KARŞI OY YAZISI: Bağ-Kur sigortalısı Resul, bir kavgada Ahmet tarafından öldürülmüştür. Ahmet, Ağır Ceza Mahkemesi'nde öldürmek suçundan, öteki davalılar Şıh Osman, Özcan, Mahir ve Vahide de kavgaya el uzatmaktan mahkum edilmişler ve hüküm kesinleşmiştir. O halde öldürme olayının failinin Ahmet olduğu, öteki davalıların ölüm olayıyla ilişkileri bulunmadığı konusunda kesin hüküm vardır ve Borçlar Kanunu'nun 53. maddesi çerçevesinde hukuk mahkemesini bağlayıcıdır.
Öte yandan Bağ-Kur sigortalısı Resul'ün hak sahipleri, Haymana Asliye Hukuk Mahkemesi'nin 1976/5 esas sayılı dosyasında gerek öldüren ahmet, gerekse kavgaya katılan Osman, Özcan, Mahir ve Vahide hakkında destekten yoksunluk nedeniye tazminat davası açmışlar, dava başlangıçta mahkemece kabul edilmiş ise de, Yargıtay 4. Hukuk Dairesi'nin 8.12.1978 tarih ve 8867/13853 sayılı ilamıyla;
"... Kavgaya el uzatmaktan yargılanıp hükümlendirilen, Osman, Özcan, Mahir ve Vahide'nin eylemleriyle ölüm arasında illiyet bağı bulunmadığından bunların Ahmet'le birlikte müteselsilen sorumlu tutulmalarının, kanuna aykırı olduğu belirtilerek bozulmuş, mahkeme bozmaya uyarak bunlar hakkındaki davayı reddetmiş ve hüküm de kesinleşmiştir.

:::::

*Görevin amacı*. Karşı oy yazısının tamamını hiçbir değişiklik yapmadan çıkarınız. Aşağıdaki satırlara gerek yoktur.

*Bir veri kümesinden satırlar*.
:::::

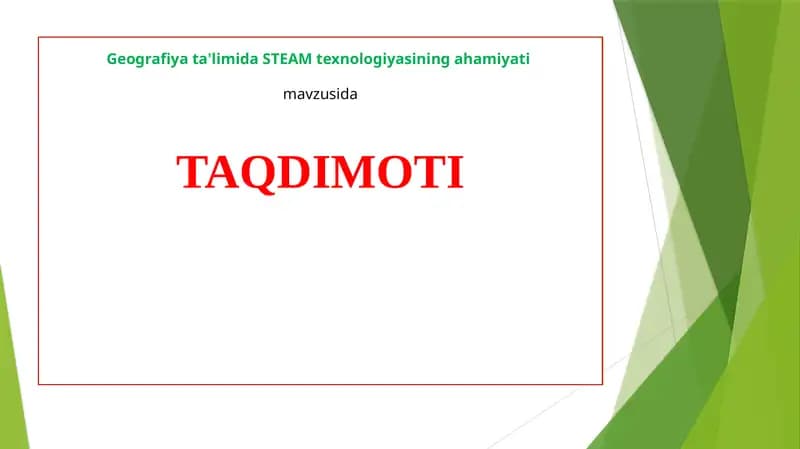 Geografiya ta'limida STEAM texnologiyasining ahamiyati

mavzusida

TAQDIMOTI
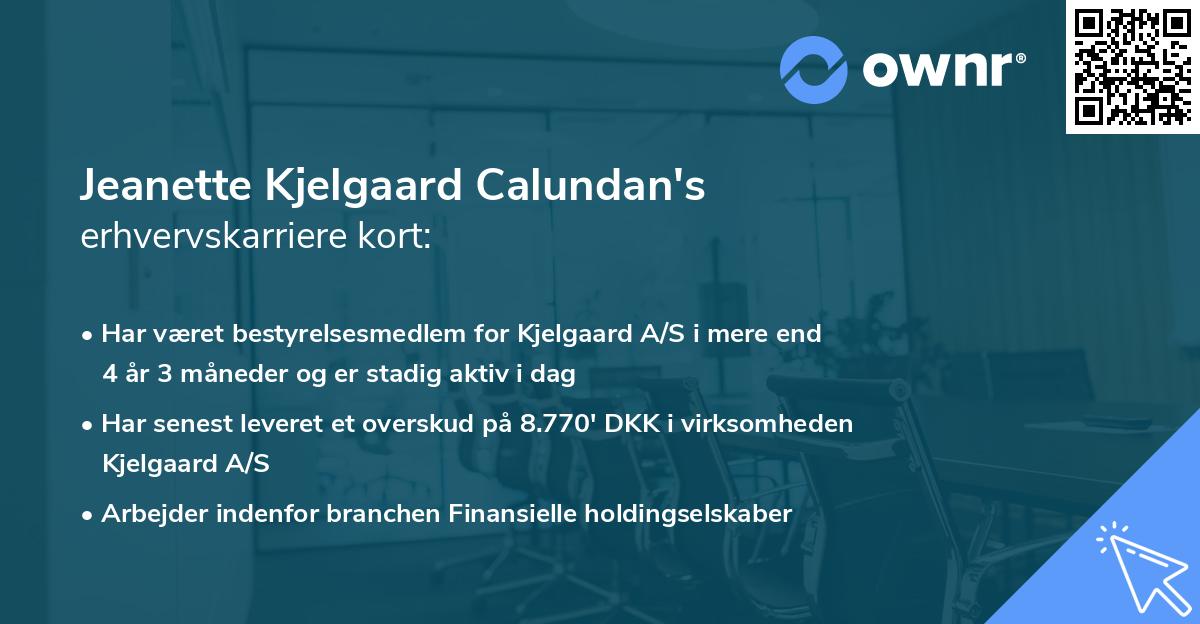 ownr®

Jeanette Kjelgaard Calundan's
erhvervskarriere kort:

• Har været bestyrelsesmedlem for Kjelgaard A/S i mere end 4 år 3 måneder og er stadig aktiv i dag

• Har senest leveret et overskud på 8.770' DKK i virksomheden Kjelgaard A/S

• Arbejder indenfor branchen Finansielle holdingselskaber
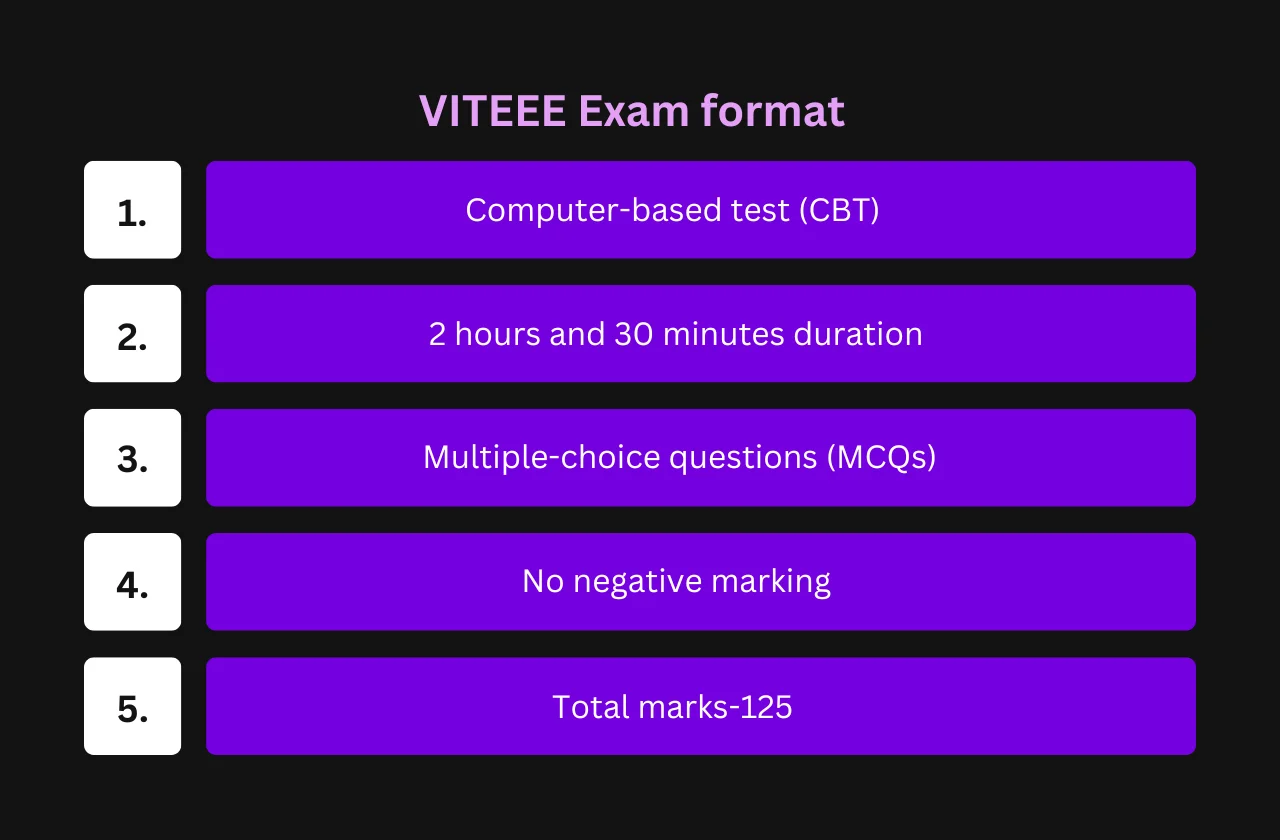 VITEEE Exam format

1. Computer-based test (CBT)

2. 2 hours and 30 minutes duration

3. Multiple-choice questions (MCQs)

4. No negative marking

5. Total marks-125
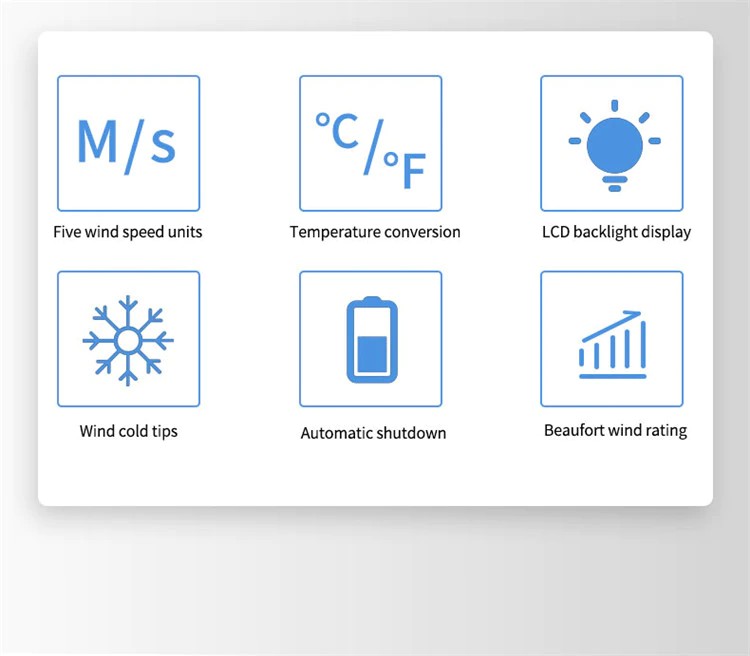 M/s

Five wind speed units

°C/°F

Temperature conversion

LCD backlight display

Wind cold tips

Automatic shutdown

Beaufort wind rating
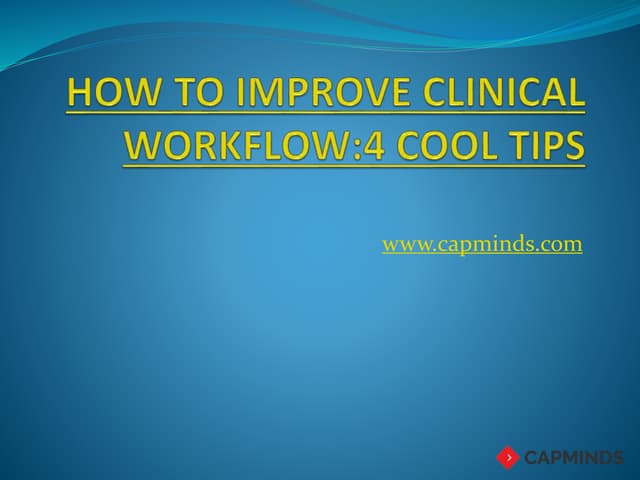 HOW TO IMPROVE CLINICAL WORKFLOW:4 COOL TIPS

www.capminds.com

CAPMINDS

:::::

*Görevin sonucu*.
KARŞI OY YAZISI: Bağ-Kur sigortalısı Resul, bir kavgada Ahmet tarafından öldürülmüştür. Ahmet, Ağır Ceza Mahkemesi'nde öldürmek suçundan, öteki davalılar Şıh Osman, Özcan, Mahir ve Vahide de kavgaya el uzatmaktan mahkum edilmişler ve hüküm kesinleşmiştir. O halde öldürme olayının failinin Ahmet olduğu, öteki davalıların ölüm olayıyla ilişkileri bulunmadığı konusunda kesin hüküm vardır ve Borçlar Kanunu'nun 53. maddesi çerçevesinde hukuk mahkemesini bağlayıcıdır.
Öte yandan Bağ-Kur sigortalısı Resul'ün hak sahipleri, Haymana Asliye Hukuk Mahkemesi'nin 1976/5 esas sayılı dosyasında gerek öldüren ahmet, gerekse kavgaya katılan Osman, Özcan, Mahir ve Vahide hakkında destekten yoksunluk nedeniye tazminat davası açmışlar, dava başlangıçta mahkemece kabul edilmiş ise de, Yargıtay 4. Hukuk Dairesi'nin 8.12.1978 tarih ve 8867/13853 sayılı ilamıyla;
"... Kavgaya el uzatmaktan yargılanıp hükümlendirilen, Osman, Özcan, Mahir ve Vahide'nin eylemleriyle ölüm arasında illiyet bağı bulunmadığından bunların Ahmet'le birlikte müteselsilen sorumlu tutulmalarının, kanuna aykırı olduğu belirtilerek bozulmuş, mahkeme bozmaya uyarak bunlar hakkındaki davayı reddetmiş ve hüküm de kesinleşmiştir.